Makinde, in his remarks shortly after signing the bill into law on Wednesday at the Government House in Ibadan, said that the law provides for the establishment, composition and powers of the Oyo State Agribusiness Agency and every other matters connected therewith.
According to him, agribusiness remains one of the cardinal programmes of his administration and signing the bill into law gives legal backing to the Agency.
“The signing of the agency bill into law will allow it to start work fully and to kickstart the operation of the Farm Estates projects in Eruwa in Ibarapa axis and Akufo, Ibadan.
“With the signing into law of the Agency bill, they are now free to start business as OYSADA.
“They will be based in Saki and they will be starting the first two projects as soon as possible.
“The first is the Farm Estate at Eruwa and the second is the farm estate at Akufo.” he said.
The governor said that his administration’s decision to sign the bill at this critical time is in readiness for the expected boom in its economy through the derivable benefits from agribusiness initiatives.

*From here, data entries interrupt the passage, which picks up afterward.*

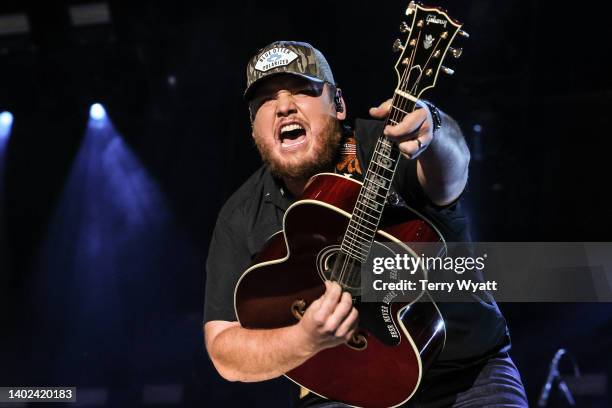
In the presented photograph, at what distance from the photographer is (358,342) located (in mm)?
2281

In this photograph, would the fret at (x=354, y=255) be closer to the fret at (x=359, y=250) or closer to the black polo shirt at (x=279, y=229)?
the fret at (x=359, y=250)

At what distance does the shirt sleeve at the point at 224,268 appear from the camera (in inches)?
107

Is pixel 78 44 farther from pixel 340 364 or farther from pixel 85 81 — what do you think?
pixel 340 364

On the gains to derive from the agency, Gov Makinde said the agency aims to develop the strategy, coordinate, and implement agribusiness Investments and projects through public, private and development partnerships.
“It will also enhance the optimisation of agro-food value chain business within Oyo state through an agricultural ecosystem that strengthens productivity, value chain growth and the processing and packaging of agro-based production.

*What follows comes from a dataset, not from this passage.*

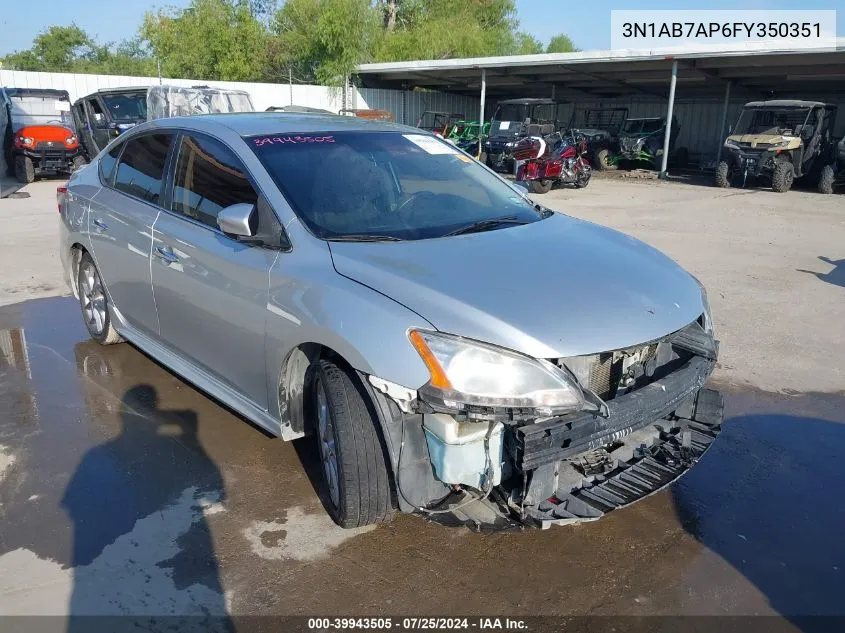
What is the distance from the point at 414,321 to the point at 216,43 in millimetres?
36164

“The agency will support the state’s economic growth through engagement in domestic trade in agro-food by import substitution and exportation of nutritious processed and package agro-based products.
“It will also promote engagement of youth in agriculture through the development of agribusiness enterprises from downstream, midstream to the upstream of the agricultural sector,” he added.
Dr Debo Akande, Executive Adviser to the Governor on Agribusiness, said the signing of the bill has set in motion government’s plan to develop the state and its agribusiness sector.
Akande said there were modern approaches that needed to be adopted in agricultural practices and that the state aim to move from micro to small and medium enterprises in agriculture by adopting modern technology and approaches to agricultural business in the state.
“There is a need to engage in the business dimension, management dimension and different actors will have to be engaged in this new approach.
“For this to happen, we need to have a system that can respond to their needs in place, and which can also respond to their ways of doing things.” he said.
Akande commended Gov Makinde for conceptualising the law, noting that it would change the course of practicing agriculture in the state.